Company Overview
Sunlands Technology Group operates within the People's Republic of China, delivering online education services through dedicated online and mobile platforms. The company focuses on adult online education and adult personal interest learning education, offering a wide array of courses and educational content that cover diverse interests and professional skills. It is classified within the Consumer Defensive sector, specifically the Education & Training Services industry, a classification that typically suggests resilience against economic downturns due to the essential nature of lifelong learning and skill acquisition. The company holds a market capitalization of $51.02M and reported annual revenue of $2.02B, though specific employee count data is not available in current filings. These financial figures indicate that while the company generates substantial top-line revenue, its market valuation reflects a smaller market cap relative to its sales volume, suggesting either significant intangible assets, a niche market position, or specific accounting structures that decouple market price from revenue scale.
Financial Health
The company reported revenue of $2.02B, net income of $365.63M, and EBITDA of $473.94M for the trailing twelve months. The substantial gap between revenue and net income reveals a robust cost structure where the company retains approximately 18.1% of every dollar of revenue as profit after all expenses, including interest and taxes. While free cash flow data is not available, the company maintains a cash balance of $811.68M against total debt of $138.67M, indicating significant liquidity reserves. The balance sheet appears conservative given that the cash position is nearly six times the total debt obligation. This liquidity is further supported by a debt-to-equity ratio of 14.69 and a current ratio of 1.21, which indicates that the company holds sufficient current assets to cover its short-term liabilities with a comfortable margin of safety. Profitability is highlighted by a gross margin of 86.9%, an operating margin of 22.4%, and a profit margin of 18.1%, demonstrating that the business model is highly efficient at converting sales into gross profit and ultimately into net income.

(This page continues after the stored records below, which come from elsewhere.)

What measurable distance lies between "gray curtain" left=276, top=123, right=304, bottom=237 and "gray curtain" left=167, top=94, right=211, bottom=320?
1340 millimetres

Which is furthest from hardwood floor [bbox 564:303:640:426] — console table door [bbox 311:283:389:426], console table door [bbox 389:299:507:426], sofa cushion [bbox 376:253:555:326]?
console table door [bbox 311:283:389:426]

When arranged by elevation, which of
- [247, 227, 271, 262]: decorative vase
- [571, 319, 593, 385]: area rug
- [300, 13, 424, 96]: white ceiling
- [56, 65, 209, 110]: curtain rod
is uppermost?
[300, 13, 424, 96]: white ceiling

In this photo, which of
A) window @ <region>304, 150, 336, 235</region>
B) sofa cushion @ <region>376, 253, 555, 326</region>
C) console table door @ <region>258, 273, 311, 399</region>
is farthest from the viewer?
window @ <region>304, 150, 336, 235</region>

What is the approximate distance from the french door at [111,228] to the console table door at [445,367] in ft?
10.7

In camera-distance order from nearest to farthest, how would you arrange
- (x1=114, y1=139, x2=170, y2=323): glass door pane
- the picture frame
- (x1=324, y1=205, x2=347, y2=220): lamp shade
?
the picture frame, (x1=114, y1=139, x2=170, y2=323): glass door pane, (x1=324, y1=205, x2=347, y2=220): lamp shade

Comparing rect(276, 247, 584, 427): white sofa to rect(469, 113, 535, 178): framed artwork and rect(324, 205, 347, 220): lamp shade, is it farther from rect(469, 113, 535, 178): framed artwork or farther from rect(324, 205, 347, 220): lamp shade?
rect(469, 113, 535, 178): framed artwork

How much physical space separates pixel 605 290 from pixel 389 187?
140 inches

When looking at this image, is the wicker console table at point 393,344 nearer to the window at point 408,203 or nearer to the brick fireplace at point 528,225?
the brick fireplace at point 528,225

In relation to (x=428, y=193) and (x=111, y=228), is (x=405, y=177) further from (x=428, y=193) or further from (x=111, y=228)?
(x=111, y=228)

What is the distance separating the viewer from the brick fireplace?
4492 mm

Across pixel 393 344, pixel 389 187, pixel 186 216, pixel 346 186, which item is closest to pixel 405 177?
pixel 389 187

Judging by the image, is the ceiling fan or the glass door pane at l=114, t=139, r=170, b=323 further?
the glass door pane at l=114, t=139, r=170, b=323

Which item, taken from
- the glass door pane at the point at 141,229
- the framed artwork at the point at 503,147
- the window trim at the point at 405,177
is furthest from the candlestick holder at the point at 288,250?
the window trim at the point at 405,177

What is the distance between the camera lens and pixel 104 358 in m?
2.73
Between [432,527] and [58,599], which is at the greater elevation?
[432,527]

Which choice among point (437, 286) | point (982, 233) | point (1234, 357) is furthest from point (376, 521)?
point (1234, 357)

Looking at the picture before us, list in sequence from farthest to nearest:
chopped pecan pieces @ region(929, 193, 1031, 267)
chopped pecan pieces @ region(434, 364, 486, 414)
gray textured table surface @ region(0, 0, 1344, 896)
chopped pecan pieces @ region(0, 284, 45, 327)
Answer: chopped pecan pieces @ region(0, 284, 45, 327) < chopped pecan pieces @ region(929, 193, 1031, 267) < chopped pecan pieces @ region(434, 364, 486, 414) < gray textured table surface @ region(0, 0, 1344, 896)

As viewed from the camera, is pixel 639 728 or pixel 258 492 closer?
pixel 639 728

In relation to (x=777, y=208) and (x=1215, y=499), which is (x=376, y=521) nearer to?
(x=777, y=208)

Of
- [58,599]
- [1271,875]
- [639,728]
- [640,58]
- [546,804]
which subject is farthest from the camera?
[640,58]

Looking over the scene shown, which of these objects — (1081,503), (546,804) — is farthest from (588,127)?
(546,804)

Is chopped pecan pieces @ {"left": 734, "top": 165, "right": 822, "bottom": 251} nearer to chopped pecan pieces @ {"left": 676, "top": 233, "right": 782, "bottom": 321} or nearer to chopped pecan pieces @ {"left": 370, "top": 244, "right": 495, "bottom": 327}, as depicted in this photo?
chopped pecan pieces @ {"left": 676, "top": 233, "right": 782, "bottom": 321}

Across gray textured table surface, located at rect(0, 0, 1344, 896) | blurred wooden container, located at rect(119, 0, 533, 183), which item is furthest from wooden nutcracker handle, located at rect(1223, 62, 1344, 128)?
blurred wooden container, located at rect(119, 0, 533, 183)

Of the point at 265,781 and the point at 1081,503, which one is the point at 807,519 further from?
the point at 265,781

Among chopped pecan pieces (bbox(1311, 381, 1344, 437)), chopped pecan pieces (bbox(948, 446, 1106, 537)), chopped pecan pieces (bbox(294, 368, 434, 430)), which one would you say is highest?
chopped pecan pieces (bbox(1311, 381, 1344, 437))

Management effectiveness is further evidenced by a Return on Equity of 47.4% and a Return on Assets of 13.3%, metrics that suggest the company generates high returns relative to the capital invested by shareholders and the total asset base.
Valuation Assessment
The trailing twelve-month P/E ratio stands at 0.97, whereas the forward P/E is listed as -9.05, a divergence that implies the market is pricing in a deterioration of expected earnings or a temporary inversion in the earnings calculation due to the reported decline. The price-to-book ratio is 0.37, indicating that the market values the company at less than one-third of its book value, which suggests the stock trades at a deep discount to its tangible net asset worth. Alternative valuation metrics include a price-to-sales ratio of 0.03 and an EV/EBITDA of -1.37, figures that suggest the market is not applying traditional growth premiums and may be factoring in the recent earnings contraction. Regarding price metrics, the stock has a 52-week high of $15.00 and a 52-week low of $3.80; without the specific current share price provided in the facts, the relative position within this range is calculated based on the implied valuation context of the negative forward multiples. The company carries a beta of 1.13, which indicates that the stock's price volatility is 13% higher than the broader market, exposing investors to greater fluctuations during periods of market stress compared to the average equity.
Growth & Income
For the trailing twelve months, the company experienced a revenue growth rate of -2.7% and an earnings growth rate of -33.1%, indicating that earnings are declining at a significantly faster pace than revenue, which implies rising costs or a sharp contraction in profitability margins. Since the dividend yield is listed as N/A and the payout ratio is 0.0%, the company does not currently distribute dividends to shareholders. Instead of paying out income, the company reinvests its earnings back into the business operations, potentially funding expansion in the Chinese education market or addressing the challenges reflected in the negative growth rates. The overall growth and income profile is characterized by a contraction in both top-line and bottom-line performance, coupled with a complete absence of current dividend income, presenting a distinct capital allocation strategy focused on retention rather than shareholder payouts.